Floridia has some of the worst mental-health facilities in the country. You know you can't get involuntarily commited down there? I mean yay that sounds fantastic because I mean those places are basically asylums or something with straightjackets* right? But then you have people like Nick here who show severe mental health signs, pulled a gun on his mother** and then you're setting up an accident waiting to happen. Gun control is sadly way cheaper then improved mental health facilities. Way easier to push onto voters too. *They're not, or at least the ones in my state. I've been in one. **I believe I'm thinking of the right guy.

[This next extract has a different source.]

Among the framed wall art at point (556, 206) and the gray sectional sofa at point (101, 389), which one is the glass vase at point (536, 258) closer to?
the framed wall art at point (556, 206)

When you're trying to commit suicide you're going through every reason why you shouldn't repeatedly before you do. These range from profound such as "my dog wouldn't understand why I'm gone" to "I'd inconvenience the guy I take the carpool with" and even stupid shit like "I have a steak in the fridge I should cook". Any barrier to suicide makes a difference.
A gun is a gun. It's going to cause potentially lethal harm no matter how big the gun is. You should know this if you've ever learned anything about gun safety ever. Handguns are a lot cheaper, have much more common ammunition generally, are much more concealable, and are easier to carry around than a full length shotgun or rifle. There's a reason the vast majority of firearm deaths are due to handguns. Yes, handguns can be defeated by modern body armor, and some of the smaller cartridges such as .22 and .32 ACP aren't that powerful and have been known to not fully stop attackers before, but none of that matters when you put the gun up to your temple after you've had enough of life. It's simply by their nature of much easier access and use that they are in fact, easier to kill yourself with. Don't get me wrong, you can use any firearm to kill someone, including yourself, but because of the way that guns are set up in this country right now, it's easier to kill yourself with a handgun. Stop rejecting all criticisms of guns just because they are criticisms of guns, it makes you look like the one who's a tool.
Actually that's not what I said but since you brought it up: http://dl.dropboxusercontent.com/s/ob422ma70bmescf/handguns.png The choice of weapons in firearm suicides. (National Institute of Health, 1988)
I'd imagine when it comes to heat of the moment decisions, putting a pistol to your head is far more likely to end with you pulling the trigger compared to placing the butt of a rifle on the ground, inserting the barrel into your mouth, and stepping on the trigger with your toe.
I might be convinced to support waiting times, as long as it only applies to first time buyers. It would change nothing for people who already have guns other than inconveniencing them for the sake of inconvenience.